So now that I’ve figured out where I’d like to stay in Nancy, I need to plan what I’m going to see. The city has a long history, dating back almost 1,000 years. Before France was one unified country, there were a series of independent Duchies that rivaled the crown in importance. Nancy was the capital of the Duchy of Lorraine. Duke Charles III was an early urban planner with utopian plans for a city that lay on the crossroads between northern and southern Europe. Fast forward a few hundred years and the Duchy was given to Stanislas Leszczynski, the father-in-law of Louis XV, and deposed king of Poland. Stanislas kept the Duchy until his death in 1766, at which time it reverted to the French crown.

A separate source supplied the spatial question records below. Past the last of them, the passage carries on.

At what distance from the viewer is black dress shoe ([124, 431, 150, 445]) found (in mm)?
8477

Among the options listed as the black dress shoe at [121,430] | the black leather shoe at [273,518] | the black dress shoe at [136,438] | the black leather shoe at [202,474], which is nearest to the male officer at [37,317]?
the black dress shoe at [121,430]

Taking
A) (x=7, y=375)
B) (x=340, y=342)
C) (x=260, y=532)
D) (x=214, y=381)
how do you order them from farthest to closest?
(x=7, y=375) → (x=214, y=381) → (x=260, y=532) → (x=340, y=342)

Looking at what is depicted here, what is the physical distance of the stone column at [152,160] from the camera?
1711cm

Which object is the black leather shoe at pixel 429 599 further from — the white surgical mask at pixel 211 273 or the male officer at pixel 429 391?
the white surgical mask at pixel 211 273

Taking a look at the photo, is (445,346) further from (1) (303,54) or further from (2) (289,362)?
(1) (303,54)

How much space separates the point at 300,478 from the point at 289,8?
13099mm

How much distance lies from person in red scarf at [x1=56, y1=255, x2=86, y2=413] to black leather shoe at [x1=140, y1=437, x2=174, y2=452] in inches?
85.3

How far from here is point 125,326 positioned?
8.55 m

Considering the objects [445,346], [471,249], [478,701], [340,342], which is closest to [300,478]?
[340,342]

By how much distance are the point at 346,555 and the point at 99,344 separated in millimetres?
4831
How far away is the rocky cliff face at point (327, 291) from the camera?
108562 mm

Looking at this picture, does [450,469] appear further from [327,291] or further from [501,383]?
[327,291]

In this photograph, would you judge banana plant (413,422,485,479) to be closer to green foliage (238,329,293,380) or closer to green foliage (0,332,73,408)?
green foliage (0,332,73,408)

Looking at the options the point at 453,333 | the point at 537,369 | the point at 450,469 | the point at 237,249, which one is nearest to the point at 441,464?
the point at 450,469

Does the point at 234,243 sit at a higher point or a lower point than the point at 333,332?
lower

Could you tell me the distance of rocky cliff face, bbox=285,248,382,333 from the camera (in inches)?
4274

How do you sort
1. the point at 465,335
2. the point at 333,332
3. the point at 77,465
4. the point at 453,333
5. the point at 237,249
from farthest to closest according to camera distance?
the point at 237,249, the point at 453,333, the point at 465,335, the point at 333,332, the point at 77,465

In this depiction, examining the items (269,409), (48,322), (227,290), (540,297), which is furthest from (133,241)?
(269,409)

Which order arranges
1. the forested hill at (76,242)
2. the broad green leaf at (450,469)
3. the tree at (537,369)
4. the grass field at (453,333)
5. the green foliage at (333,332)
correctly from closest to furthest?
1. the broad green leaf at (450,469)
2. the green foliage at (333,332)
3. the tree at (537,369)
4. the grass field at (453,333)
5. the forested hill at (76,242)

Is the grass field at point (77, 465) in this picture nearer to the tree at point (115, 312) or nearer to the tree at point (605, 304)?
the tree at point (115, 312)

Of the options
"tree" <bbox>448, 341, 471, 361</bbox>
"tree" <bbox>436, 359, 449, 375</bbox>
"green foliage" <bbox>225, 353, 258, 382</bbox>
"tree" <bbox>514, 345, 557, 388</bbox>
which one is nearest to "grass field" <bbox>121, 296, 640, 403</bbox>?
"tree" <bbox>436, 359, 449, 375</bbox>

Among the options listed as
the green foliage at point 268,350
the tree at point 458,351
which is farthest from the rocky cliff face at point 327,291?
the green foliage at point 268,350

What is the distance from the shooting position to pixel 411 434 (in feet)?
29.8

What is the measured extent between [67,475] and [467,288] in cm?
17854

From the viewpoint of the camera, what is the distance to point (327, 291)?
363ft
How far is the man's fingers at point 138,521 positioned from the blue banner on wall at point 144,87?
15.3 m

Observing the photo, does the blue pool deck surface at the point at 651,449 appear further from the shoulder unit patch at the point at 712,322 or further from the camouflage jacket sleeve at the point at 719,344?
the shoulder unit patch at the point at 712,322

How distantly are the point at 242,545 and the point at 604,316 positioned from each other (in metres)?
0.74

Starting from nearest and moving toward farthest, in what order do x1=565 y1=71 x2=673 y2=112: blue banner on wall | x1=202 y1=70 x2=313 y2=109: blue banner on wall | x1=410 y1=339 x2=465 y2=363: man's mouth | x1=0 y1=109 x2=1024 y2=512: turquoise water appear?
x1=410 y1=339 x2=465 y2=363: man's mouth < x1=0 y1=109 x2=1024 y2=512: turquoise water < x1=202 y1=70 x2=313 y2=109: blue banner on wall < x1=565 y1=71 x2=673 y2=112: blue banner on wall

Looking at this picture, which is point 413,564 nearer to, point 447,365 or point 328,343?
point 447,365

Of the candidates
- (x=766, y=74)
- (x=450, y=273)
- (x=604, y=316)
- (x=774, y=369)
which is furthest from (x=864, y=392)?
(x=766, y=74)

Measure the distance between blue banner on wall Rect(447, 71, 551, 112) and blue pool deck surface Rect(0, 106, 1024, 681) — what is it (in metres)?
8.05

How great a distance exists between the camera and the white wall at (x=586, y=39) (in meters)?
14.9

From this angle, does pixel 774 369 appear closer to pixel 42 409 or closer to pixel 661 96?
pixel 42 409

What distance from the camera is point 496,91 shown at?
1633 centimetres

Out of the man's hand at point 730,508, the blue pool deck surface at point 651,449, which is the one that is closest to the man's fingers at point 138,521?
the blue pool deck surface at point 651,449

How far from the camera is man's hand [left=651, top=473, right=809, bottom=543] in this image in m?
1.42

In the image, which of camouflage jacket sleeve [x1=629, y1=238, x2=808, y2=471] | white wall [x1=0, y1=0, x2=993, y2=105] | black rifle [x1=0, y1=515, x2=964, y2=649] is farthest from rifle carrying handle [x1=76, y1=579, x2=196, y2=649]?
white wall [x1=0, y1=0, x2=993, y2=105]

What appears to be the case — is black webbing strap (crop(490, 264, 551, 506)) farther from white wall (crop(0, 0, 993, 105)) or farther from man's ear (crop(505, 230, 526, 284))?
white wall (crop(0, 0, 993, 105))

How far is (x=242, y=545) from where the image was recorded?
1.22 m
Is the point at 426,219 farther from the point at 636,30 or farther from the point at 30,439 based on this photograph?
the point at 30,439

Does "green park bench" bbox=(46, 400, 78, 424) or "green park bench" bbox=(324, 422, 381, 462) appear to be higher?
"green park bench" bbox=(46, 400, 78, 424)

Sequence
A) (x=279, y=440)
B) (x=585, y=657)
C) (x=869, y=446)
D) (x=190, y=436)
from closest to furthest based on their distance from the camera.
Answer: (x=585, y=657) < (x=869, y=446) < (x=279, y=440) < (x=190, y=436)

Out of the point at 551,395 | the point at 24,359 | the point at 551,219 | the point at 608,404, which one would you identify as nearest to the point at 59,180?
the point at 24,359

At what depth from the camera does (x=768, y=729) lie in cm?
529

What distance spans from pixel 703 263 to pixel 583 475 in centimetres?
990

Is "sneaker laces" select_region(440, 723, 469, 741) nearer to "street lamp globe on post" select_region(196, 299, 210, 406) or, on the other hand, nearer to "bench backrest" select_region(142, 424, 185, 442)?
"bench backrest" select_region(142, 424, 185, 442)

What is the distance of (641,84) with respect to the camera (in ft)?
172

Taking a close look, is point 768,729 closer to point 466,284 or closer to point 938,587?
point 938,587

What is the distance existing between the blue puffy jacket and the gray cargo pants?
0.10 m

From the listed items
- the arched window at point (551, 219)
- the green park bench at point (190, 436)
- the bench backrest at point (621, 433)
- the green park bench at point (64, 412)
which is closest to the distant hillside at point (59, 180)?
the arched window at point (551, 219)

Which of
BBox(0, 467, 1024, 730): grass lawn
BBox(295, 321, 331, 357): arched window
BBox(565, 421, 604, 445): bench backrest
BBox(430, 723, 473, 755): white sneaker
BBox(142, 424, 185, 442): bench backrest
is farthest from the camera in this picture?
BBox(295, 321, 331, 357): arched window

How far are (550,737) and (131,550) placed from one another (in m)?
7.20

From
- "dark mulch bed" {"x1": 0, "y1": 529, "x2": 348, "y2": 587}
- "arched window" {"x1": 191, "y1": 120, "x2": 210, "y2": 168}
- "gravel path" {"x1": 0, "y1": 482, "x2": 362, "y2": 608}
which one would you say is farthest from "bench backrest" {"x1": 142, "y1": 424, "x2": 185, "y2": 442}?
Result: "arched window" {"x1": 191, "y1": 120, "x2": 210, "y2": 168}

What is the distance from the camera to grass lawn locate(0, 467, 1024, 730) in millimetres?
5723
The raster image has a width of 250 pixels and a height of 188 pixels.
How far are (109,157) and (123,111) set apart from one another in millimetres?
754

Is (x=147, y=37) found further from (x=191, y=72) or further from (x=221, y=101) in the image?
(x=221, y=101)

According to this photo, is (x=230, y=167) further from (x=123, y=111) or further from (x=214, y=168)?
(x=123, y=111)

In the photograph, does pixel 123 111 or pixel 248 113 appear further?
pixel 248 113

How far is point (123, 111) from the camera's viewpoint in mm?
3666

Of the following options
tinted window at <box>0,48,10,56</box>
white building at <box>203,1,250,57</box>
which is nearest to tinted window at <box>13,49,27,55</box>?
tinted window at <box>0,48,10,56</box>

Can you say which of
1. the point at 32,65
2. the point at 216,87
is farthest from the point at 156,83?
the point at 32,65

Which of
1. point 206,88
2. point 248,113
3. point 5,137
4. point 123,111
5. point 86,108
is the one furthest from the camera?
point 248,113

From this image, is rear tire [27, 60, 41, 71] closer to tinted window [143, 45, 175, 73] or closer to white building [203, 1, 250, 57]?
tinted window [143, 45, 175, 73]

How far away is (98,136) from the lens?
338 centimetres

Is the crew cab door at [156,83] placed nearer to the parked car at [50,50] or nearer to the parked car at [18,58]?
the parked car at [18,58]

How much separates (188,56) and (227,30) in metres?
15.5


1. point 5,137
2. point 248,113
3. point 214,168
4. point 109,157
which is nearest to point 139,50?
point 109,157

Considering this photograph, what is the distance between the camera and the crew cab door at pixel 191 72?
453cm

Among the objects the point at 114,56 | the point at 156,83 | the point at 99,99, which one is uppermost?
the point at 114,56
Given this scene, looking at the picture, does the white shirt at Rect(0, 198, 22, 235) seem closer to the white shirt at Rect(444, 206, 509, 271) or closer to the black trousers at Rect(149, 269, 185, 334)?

When France lost Alsace-Lorraine after the disastrous war against Prussia in 1871, Nancy remained French. It filled with refugees who didn’t want to live in Germany. They brought money and know-how with them that transformed the city into the artistic and intellectual hub that it remains today.
The oldest part of Nancy is la Vieille Ville (lah veeay veel), or “the Old City.” It has a more bohemian feel, with galleries, small theatres, and artisan’s workshops. It’s home to the 14th century Porte de la Craffe, above, part of the original fortifications.
Nearby is le palais des ducs de Lorraine, which houses the musée de Lorrain. To mark the 100th anniversary of the start of World War I, there is an exhibit entitled Été 1914 (Summer 1914) that will be open through September 21.
My next stop will probably be the 18th-century Palais du Gouverneur, also classified by UNESCO. That should be enough sight-seeing for one day. Another day, I’ll talk about la Ville Neuve. It looks like I’m going to have a good time, doesn’t it?